**Task to complete:**
Reproduce the lines below unchanged, except replace the phrase "chrome grille" with "metal grille" everywhere it occurs.
◇ ◇ ◇ ◇ ◇
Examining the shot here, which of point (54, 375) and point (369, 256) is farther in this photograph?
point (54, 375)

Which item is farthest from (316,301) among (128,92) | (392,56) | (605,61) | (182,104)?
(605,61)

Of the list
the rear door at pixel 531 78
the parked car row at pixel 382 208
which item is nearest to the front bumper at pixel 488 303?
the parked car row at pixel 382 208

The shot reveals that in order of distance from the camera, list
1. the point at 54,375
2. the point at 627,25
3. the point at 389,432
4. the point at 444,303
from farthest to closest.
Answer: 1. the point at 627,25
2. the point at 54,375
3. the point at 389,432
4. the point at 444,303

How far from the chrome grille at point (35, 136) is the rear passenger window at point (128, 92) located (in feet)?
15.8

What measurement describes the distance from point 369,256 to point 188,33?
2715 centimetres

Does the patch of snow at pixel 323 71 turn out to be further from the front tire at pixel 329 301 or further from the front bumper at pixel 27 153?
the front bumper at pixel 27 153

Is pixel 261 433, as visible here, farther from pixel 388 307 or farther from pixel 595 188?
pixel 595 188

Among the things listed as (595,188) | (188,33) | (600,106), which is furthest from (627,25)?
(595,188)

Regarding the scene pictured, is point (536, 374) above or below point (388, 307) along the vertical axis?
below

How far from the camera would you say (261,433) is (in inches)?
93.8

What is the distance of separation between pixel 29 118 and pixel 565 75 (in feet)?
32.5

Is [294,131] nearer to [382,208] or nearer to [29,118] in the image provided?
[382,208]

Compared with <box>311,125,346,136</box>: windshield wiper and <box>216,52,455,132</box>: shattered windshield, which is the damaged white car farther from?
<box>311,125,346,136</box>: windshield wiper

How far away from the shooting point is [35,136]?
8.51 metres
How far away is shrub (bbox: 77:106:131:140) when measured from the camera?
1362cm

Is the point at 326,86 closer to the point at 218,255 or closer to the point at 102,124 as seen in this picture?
◇ ◇ ◇ ◇ ◇
**Answer:**
Examining the shot here, which of point (54, 375) and point (369, 256) is farther in this photograph?
point (54, 375)

Which item is farthest from (316,301) among (128,92) | (392,56) | (605,61) | (182,104)?
(605,61)

Of the list
the rear door at pixel 531 78
the parked car row at pixel 382 208
which item is nearest to the front bumper at pixel 488 303?
the parked car row at pixel 382 208

The shot reveals that in order of distance from the camera, list
1. the point at 54,375
2. the point at 627,25
3. the point at 389,432
4. the point at 444,303
from farthest to closest.
Answer: 1. the point at 627,25
2. the point at 54,375
3. the point at 389,432
4. the point at 444,303

How far from the metal grille at point (35, 136) is the rear passenger window at point (128, 92) located (in feet)?
15.8

What measurement describes the distance from point 369,256 to point 188,33?
2715 centimetres

Does the patch of snow at pixel 323 71 turn out to be further from the front tire at pixel 329 301 or further from the front bumper at pixel 27 153?
the front bumper at pixel 27 153

Is pixel 261 433, as visible here, farther from pixel 388 307 or farther from pixel 595 188?
pixel 595 188

Among the things listed as (595,188) | (188,33) | (600,106), which is furthest from (627,25)?
(595,188)

Regarding the scene pictured, is point (536, 374) above or below point (388, 307) along the vertical axis?
below

How far from the camera would you say (261,433) is (in inches)?
93.8

What is the distance of separation between pixel 29 118 and pixel 565 75 (in feet)?
32.5

Is [294,131] nearer to [382,208] or nearer to [29,118] in the image provided?
[382,208]

Compared with <box>311,125,346,136</box>: windshield wiper and <box>216,52,455,132</box>: shattered windshield, which is the damaged white car farther from?
<box>311,125,346,136</box>: windshield wiper

How far away from the shooting point is [35,136]?
8.51 metres
How far away is shrub (bbox: 77:106:131:140) when measured from the camera?
1362cm

Is the point at 326,86 closer to the point at 218,255 or closer to the point at 102,124 as seen in this picture?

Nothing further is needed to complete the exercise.